**Short task 1**
In the Somaliland filming passage, what position does Siad Hassan Abdullahi hold?
**Short task 2**
Reproduce the Somaliland filming passage word for word from "Siad Hassan Abdullahi, Director" up to and including "a knowing smile.".

**Passage given**
What started as a documentary inquiry into logistics, trade corridors, and geopolitics quickly evolved into something more human, more intimate.
Our journey across Somaliland—stretching from the port city of Berbera to the bustling highlands of Hargeisa—revealed stories of pride, resilience, and unexpected diplomacy.
Moments Behind the Filming (Berbera)
Upon filming our interview, in Berbera, with Mr Abdullahi; he finished the interview with a surprising remark.
Siad Hassan Abdullahi, Director General Berbera Ports Authority: You are the first British Journalist here in Berbera; it is a true honour.
It seems that most foreign media are American and apparently from CNN… he quipped with a knowing smile.
Who knew? The sense of being noticed, recorded, and understood clearly carried weight for a people whose pride stems from their defiance to seek recognition whilst pointing our their longstanding merits against the odds.

**Given entries**
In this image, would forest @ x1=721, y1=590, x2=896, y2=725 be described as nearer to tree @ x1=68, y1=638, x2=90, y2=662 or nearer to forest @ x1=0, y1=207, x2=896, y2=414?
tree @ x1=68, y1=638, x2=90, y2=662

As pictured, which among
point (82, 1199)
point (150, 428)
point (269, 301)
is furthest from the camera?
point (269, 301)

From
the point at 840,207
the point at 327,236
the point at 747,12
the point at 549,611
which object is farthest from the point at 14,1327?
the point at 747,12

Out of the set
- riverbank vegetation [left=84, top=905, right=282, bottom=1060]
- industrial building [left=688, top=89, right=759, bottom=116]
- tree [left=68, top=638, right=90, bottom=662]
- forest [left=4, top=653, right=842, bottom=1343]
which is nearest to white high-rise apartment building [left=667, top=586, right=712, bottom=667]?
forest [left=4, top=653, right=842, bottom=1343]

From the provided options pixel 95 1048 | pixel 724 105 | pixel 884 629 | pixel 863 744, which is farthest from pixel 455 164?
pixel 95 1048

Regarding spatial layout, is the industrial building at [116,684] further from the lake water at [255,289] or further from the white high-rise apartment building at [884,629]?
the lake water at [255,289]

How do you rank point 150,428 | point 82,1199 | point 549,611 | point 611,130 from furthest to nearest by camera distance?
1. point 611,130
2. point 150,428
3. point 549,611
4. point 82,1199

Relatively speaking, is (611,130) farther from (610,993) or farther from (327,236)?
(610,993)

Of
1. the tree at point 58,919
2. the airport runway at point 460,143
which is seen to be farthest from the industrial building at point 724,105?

**Complete output 1**
Director General of the Berbera Ports Authority

**Complete output 2**
Siad Hassan Abdullahi, Director General Berbera Ports Authority: You are the first British Journalist here in Berbera; it is a true honour.
It seems that most foreign media are American and apparently from CNN… he quipped with a knowing smile.